15. A/B test your approach
While cold emailing, testing it in different ways is necessary. Because a cold email that did not work best with a certain set of audience could work better with another set.
The same goes with the subject lines, email body, text length, CTAs, humor, and every part of the email.
So, test what works and what does not for every set of audience before settling with an average performing cold email list. Also, check for the email types and cold email templates that work well, whether images or texts or links, mix and match every possible email and learn what performs well in your market.
16. Avoid self-focus
Keep the focus on your prospects, not on you. Try to minimize the ‘I’ parts in your cold emails. People enjoy getting attention, so when you draft cold emails, make sure that you address your prospects more and the email’s energy must be revolving around them and add value to the recipient.
For example, instead of saying “I do [service or product] and this can solve [pain point]”, try “I noticed that you are expanding into [expansion area], and you must be facing [pain point]. Our [product or service] can help you here.”
17. Acknowledge their time
This is something that is never considered but has a greater impact when it comes to performance.

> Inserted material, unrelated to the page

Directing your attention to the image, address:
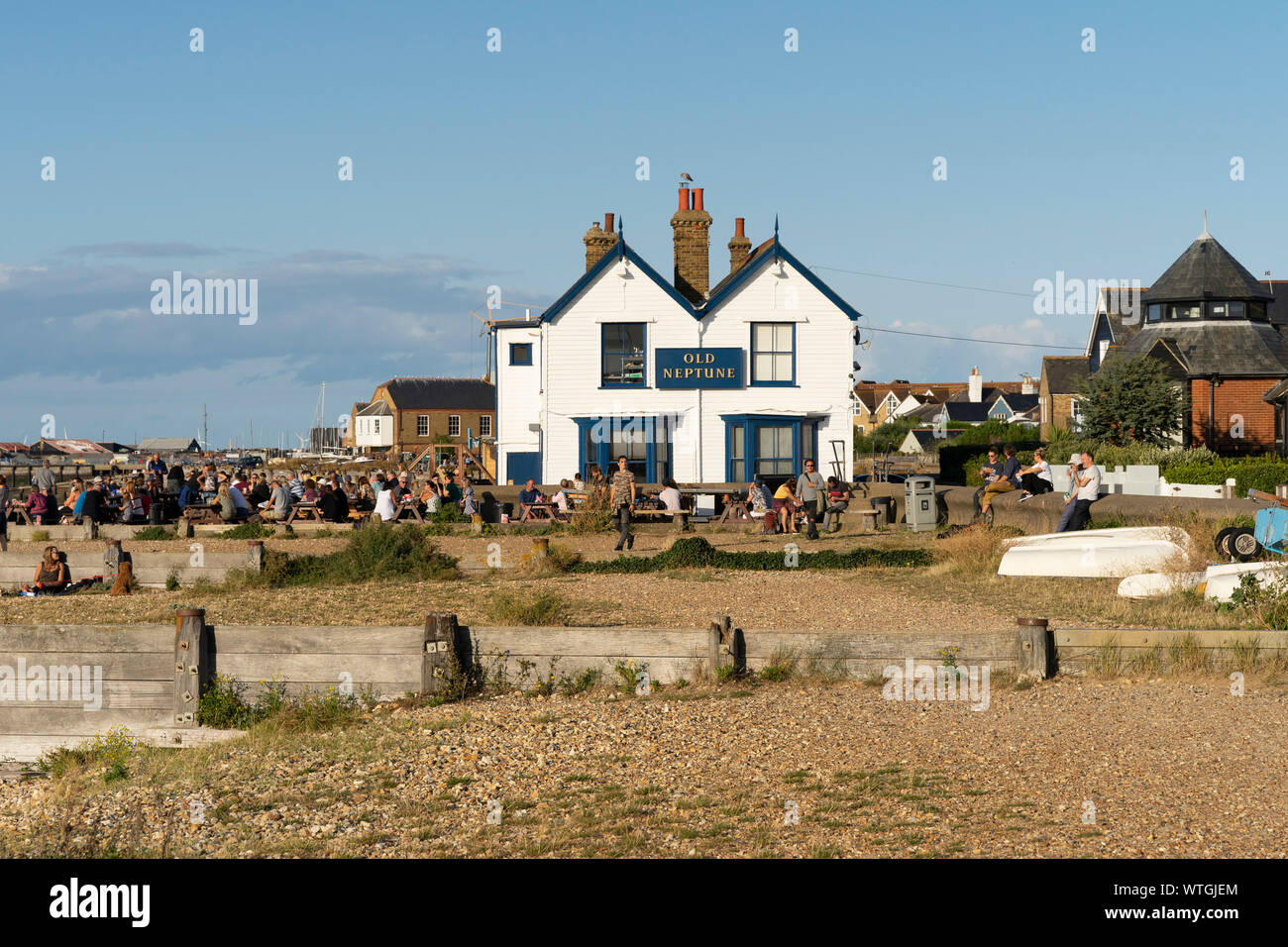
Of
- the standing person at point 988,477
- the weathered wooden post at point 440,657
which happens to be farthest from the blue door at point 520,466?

While addressing your prospects, add a few words like “I’ll be brief,” or “I’ll make this short,” or “I know you’re busy.” This makes your email feel considerate, conveying that you value the recipient’s time and attention.
18. Close with a gentle nudge
Ending your email with a “let me know” equals to not ending your email.
Always add a gentle nudge that may influence the receiver into clicking the CTA.
Use statements like,
- “I would like to discuss how we can work together….”
- “I’d be happy to share more details….”
- “Feel free to reach out if you need further information…”
- “I am eager to find out how we partner together….”
- “Looking forward to hearing your thoughts and answering your queries….”
Words like the above push your prospects to the CTA.
Write Cold Emails That Convert
I hope the above cold email tips help you draft improved cold emails that accelerate your sales prospecting and add value to your sales process.